(Records in a dataset)
•••
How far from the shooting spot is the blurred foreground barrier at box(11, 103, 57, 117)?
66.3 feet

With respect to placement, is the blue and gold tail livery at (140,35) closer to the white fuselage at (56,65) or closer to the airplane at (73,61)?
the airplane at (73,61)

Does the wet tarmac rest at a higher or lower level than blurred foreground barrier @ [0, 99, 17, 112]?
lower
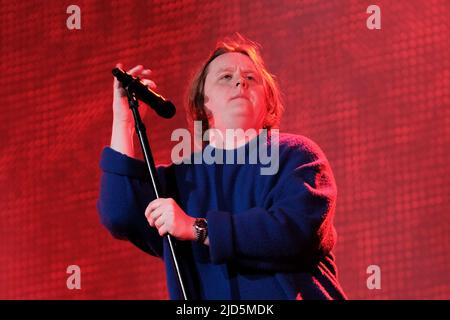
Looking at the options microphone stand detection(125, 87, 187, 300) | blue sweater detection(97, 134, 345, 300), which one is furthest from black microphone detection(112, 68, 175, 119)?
blue sweater detection(97, 134, 345, 300)

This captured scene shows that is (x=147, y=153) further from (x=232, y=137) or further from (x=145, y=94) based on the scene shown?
(x=232, y=137)

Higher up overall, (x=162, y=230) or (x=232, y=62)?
(x=232, y=62)

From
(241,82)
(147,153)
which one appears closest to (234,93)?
(241,82)

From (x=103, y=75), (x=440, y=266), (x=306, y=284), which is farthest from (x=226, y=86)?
(x=440, y=266)

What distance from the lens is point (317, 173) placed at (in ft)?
6.17

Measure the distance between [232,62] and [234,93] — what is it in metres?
0.09

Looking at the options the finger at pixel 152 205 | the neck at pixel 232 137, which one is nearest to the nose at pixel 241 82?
the neck at pixel 232 137

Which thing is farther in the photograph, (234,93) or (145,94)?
(234,93)

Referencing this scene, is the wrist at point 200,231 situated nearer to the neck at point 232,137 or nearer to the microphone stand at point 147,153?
the microphone stand at point 147,153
•••
Copy, word for word, the part of the listing that opens with the line containing "Referencing this scene, is" and runs through the end of the listing.

Referencing this scene, is the wrist at point 200,231 situated nearer to the neck at point 232,137 or nearer to the microphone stand at point 147,153?
the microphone stand at point 147,153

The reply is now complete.